"""

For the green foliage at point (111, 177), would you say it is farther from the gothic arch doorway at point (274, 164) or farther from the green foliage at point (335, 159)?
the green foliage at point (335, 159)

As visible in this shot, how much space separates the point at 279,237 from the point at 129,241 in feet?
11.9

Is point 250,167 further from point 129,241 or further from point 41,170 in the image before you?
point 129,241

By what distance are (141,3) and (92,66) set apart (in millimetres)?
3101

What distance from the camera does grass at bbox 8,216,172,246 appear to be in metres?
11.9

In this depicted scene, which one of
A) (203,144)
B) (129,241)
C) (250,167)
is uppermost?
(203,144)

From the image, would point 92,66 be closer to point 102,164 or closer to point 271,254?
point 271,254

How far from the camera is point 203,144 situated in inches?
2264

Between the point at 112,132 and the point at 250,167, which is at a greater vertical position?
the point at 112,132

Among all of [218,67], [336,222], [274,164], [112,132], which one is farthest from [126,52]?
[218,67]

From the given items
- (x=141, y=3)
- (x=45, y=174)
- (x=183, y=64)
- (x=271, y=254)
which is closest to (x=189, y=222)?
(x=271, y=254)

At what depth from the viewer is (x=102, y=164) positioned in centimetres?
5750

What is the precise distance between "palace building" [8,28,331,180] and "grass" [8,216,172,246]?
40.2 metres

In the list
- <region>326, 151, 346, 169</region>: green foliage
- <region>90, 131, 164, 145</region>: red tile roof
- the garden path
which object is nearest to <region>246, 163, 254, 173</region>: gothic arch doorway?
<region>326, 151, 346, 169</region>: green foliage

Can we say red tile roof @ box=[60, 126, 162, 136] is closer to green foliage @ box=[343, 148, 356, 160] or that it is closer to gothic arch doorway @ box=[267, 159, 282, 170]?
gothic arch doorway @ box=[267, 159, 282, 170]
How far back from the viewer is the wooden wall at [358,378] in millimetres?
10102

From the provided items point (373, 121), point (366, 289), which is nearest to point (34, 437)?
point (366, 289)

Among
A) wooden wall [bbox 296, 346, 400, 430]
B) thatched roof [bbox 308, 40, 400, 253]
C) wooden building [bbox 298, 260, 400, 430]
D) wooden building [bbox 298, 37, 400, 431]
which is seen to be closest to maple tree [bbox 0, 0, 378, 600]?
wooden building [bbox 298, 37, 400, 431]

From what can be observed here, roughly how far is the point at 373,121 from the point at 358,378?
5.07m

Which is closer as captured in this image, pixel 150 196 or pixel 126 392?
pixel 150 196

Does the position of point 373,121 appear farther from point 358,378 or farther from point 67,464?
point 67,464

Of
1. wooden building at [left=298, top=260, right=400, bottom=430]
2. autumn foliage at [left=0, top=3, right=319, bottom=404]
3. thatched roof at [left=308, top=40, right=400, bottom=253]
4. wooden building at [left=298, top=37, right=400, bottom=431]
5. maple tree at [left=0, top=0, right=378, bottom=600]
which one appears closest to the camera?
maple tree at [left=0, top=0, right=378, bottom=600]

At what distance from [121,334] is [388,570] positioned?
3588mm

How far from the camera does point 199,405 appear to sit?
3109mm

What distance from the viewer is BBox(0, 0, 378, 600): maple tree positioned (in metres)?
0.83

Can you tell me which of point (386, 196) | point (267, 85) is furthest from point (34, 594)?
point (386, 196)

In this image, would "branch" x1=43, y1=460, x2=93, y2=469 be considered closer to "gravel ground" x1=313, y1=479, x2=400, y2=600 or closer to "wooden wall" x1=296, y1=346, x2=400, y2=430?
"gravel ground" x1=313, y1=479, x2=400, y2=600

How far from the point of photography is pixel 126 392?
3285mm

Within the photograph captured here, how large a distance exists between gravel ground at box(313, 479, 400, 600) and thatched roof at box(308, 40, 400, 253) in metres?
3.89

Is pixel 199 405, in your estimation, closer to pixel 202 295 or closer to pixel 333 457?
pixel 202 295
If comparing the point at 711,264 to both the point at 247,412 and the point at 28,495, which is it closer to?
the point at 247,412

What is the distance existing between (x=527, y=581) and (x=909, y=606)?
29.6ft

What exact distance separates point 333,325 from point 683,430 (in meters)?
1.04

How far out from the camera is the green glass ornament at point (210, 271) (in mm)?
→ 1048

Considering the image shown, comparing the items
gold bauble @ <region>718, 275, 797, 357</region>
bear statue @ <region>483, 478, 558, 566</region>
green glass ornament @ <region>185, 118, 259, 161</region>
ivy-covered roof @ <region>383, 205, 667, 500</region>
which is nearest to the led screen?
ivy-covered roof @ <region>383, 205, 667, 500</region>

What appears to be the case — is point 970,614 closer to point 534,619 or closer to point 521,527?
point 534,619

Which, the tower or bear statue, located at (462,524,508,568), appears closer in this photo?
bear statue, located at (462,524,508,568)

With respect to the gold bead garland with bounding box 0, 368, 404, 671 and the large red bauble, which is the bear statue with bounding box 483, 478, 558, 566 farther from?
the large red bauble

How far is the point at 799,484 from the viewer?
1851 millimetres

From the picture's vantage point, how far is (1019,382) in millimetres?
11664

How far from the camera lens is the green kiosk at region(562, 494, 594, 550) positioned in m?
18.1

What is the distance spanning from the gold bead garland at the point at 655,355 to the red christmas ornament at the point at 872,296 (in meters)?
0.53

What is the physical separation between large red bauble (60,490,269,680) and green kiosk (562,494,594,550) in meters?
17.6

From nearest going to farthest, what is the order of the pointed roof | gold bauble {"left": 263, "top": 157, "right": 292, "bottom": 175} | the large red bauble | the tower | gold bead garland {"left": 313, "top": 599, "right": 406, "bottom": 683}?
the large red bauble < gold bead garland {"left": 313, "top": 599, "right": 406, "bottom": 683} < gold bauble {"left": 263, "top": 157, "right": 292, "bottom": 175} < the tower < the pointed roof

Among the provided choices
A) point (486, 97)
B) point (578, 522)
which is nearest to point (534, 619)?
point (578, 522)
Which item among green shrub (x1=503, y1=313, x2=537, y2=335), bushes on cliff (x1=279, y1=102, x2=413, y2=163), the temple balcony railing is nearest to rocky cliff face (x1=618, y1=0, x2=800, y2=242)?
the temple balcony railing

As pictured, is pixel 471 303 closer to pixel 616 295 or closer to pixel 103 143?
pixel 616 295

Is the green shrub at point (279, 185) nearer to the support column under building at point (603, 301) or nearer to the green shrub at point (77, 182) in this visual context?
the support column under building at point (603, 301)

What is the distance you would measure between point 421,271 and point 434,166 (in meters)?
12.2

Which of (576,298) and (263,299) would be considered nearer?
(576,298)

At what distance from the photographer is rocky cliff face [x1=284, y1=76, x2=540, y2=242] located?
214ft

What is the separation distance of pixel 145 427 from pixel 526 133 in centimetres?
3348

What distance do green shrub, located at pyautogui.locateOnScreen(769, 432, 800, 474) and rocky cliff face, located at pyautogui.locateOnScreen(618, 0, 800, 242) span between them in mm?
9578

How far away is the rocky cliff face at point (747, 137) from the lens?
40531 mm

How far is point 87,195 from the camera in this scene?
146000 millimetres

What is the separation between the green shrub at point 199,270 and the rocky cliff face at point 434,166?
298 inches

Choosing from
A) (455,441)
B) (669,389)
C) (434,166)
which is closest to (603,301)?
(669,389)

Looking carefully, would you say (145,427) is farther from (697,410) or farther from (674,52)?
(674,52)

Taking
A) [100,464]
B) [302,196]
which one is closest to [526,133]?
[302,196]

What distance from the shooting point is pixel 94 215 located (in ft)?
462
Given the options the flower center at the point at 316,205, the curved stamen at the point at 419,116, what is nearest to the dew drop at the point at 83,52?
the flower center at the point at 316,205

"""

YOUR OBJECTIVE - Could you reproduce the items from the line containing "Choosing from" through the end of the items, keeping every line identical to the original?

OUTPUT FOR THIS EXERCISE -
Choosing from
A) (455,441)
B) (669,389)
C) (434,166)
which is closest to (603,301)?
(669,389)

Looking carefully, would you say (145,427) is farther from (697,410) or farther from (674,52)?
(674,52)

Taking
A) [100,464]
B) [302,196]
which one is closest to [526,133]?
[302,196]

What distance from the shooting point is pixel 94 215 located (in ft)?
462
Given the options the flower center at the point at 316,205, the curved stamen at the point at 419,116, what is nearest to the dew drop at the point at 83,52?
the flower center at the point at 316,205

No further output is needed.